***** Document extract *****

Table of Contents

Search

  1. Version 10.2
  2. Version 10.1.1
  3. Version 10.1
  4. Version 10.0
  5. Version 9.6.1
  6. Version 9.6.0

Big Data

Big Data

This section describes new big data features in version 9.6.1 HotFix 2.

Informatica Analyst

Big Data Edition has the following new features and enhancements for the Analyst tool:
Analyst tool integration with Hadoop
Effective in version 9.6.1 HotFix 2, you can enable the Analyst tool to communicate with a Hadoop cluster on a specific Hadoop distribution. You must configure the JVM Command Line Options for the Analyst Service.
For more information, see the
Informatica 9.6.1 HotFix 2 Application Services Guide
.
Analyst tool connections
Effective in version 9.6.1 HotFix 2, you can use the Analyst tool to connect to Hive or HDFS sources and targets.
For more information, see the
Informatica 9.6.1 HotFix 2 Analyst User Guide
.

Data Warehousing

Big Data Edition has the following new features and enhancements for data warehousing:
Binary Data Type
Effective in version 9.6.1 HotFix 2, a mapping in the Hive environment can process expression functions that use binary data.

*****

_Problems_:
a) In the big data release notes, what must be configured for the Analyst Service so that the Analyst tool can communicate with a Hadoop cluster?
b) Resume the big data release notes from the point where they stop.

***** Data extract *****

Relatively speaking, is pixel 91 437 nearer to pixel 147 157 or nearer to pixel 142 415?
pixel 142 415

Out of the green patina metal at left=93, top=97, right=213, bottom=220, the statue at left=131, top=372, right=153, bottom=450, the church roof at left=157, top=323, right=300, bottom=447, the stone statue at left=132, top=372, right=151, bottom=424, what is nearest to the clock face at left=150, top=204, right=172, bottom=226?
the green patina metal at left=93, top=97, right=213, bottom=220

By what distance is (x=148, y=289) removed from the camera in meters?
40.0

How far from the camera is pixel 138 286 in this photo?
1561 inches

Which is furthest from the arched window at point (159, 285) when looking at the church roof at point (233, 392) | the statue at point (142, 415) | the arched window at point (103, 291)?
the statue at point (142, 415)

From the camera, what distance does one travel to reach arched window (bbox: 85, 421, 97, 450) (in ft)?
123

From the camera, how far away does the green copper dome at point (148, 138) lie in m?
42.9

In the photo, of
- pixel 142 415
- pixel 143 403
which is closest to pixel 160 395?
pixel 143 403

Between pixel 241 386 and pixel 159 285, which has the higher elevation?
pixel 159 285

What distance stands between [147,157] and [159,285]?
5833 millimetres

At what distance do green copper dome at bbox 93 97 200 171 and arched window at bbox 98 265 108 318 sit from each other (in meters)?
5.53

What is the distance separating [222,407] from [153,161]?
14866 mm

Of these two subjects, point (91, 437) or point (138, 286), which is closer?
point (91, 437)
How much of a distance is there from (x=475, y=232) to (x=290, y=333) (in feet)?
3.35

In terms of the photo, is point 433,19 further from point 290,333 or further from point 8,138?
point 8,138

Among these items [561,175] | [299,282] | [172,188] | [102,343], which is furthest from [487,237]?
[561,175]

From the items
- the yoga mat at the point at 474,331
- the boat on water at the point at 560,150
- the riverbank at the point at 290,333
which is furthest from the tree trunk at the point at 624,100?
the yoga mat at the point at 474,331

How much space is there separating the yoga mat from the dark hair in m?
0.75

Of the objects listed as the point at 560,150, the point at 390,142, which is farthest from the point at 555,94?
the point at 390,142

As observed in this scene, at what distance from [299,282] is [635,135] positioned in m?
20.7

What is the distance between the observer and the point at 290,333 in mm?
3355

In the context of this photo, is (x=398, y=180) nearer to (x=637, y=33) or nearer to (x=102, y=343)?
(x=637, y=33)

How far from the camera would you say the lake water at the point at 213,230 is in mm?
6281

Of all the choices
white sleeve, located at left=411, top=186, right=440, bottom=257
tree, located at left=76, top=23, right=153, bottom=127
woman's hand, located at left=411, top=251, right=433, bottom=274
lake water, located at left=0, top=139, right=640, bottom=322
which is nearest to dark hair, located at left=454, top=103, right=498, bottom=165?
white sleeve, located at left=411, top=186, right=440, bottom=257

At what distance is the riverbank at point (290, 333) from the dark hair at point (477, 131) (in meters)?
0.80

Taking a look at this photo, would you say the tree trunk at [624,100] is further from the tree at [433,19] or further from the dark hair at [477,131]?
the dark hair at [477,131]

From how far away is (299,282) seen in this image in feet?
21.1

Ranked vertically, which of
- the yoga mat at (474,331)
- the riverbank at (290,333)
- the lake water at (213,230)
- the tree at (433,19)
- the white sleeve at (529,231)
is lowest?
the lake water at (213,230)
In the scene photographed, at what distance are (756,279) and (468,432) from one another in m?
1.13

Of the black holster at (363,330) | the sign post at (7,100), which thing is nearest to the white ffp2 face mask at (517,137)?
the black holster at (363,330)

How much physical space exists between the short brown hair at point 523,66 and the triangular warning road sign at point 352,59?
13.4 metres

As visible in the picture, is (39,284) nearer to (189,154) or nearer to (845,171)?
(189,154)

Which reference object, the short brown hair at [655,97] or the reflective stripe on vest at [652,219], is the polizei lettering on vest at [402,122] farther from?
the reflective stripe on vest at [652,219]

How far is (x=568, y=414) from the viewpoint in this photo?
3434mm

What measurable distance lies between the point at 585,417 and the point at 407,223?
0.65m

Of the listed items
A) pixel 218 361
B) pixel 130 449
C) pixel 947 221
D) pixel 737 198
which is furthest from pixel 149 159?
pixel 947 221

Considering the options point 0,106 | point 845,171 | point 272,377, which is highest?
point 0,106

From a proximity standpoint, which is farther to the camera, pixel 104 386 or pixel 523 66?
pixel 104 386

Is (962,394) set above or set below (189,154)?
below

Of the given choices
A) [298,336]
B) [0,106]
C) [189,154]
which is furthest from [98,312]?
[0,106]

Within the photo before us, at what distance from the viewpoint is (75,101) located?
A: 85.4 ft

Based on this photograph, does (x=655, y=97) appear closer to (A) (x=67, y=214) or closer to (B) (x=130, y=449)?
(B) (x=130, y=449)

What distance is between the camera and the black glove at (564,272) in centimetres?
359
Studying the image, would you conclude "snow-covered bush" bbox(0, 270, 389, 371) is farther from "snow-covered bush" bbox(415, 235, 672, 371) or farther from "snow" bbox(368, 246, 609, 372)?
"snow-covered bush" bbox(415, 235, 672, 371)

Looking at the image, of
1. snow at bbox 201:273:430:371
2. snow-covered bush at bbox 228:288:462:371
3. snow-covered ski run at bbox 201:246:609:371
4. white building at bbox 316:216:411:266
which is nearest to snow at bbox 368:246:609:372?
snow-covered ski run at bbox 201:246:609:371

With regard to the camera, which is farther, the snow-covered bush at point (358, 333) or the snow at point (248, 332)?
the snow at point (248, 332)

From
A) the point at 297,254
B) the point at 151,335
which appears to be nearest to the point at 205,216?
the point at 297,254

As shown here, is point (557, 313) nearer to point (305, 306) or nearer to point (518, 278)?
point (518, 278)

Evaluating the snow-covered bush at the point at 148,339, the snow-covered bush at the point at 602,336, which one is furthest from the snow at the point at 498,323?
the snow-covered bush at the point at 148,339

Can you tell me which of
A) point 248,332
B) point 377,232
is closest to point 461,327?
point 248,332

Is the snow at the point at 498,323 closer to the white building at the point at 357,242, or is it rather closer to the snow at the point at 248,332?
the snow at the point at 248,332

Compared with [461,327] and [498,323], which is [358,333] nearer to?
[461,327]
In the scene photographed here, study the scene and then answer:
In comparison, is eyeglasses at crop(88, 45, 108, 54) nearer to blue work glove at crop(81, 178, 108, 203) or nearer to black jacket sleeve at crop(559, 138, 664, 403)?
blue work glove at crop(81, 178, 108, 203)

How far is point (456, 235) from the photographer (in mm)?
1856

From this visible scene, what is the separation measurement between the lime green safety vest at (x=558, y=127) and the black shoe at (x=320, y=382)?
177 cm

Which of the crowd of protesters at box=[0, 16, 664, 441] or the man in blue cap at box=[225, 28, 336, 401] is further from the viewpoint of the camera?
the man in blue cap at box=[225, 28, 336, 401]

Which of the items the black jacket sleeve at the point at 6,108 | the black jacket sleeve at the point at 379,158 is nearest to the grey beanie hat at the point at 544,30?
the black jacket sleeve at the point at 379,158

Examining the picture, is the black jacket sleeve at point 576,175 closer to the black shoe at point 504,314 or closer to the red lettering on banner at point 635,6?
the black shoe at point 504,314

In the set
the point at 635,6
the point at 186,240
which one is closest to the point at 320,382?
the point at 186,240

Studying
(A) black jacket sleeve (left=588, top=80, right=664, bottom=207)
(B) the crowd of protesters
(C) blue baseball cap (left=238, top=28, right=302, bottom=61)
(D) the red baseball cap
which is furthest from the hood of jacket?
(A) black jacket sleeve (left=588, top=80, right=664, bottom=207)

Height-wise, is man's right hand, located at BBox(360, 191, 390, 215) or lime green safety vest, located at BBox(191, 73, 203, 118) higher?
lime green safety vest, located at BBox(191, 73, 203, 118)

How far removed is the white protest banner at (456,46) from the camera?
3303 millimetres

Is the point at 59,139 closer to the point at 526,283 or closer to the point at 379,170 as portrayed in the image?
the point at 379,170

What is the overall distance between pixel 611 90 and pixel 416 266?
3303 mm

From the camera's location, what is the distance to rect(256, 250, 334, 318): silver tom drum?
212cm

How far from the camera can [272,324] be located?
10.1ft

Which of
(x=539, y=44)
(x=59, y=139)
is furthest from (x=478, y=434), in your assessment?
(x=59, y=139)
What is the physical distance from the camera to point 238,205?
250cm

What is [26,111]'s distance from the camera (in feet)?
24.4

*****

_Exercise responses_:
a) The JVM Command Line Options for the Analyst Service.

b)
For more information, see the
Informatica 9.6.1 HotFix 2 Big Data Edition User Guide
.
Timestamp and Date Data Type
Effective in version 9.6.1 HotFix 2, PowerExchange for Hive supports the Timestamp and Date data types.
For more information, see the
Informatica 9.6.1 HotFix 2 Big Data Edition User Guide
.
File Format
Effective in version 9.6.1 HotFix 2, you can use the Data Processor transformation to read Parquet input or output.
Apache Parquet is a columnar storage format that can be processed in a Hadoop environment. Parquet is implemented to address complex nested data structures, and uses a record shredding and assembly algorithm.
For more information, see the
Informatica 9.6.1 HotFix 2 Data Transformation User Guide
.

Data Lineage

Effective in version 9.6.1 HotFix 2, you can perform data lineage analysis on big data sources and targets. You can create a Cloudera Navigator resource to extract metadata for big data sources and targets and perform data lineage analysis on the metadata.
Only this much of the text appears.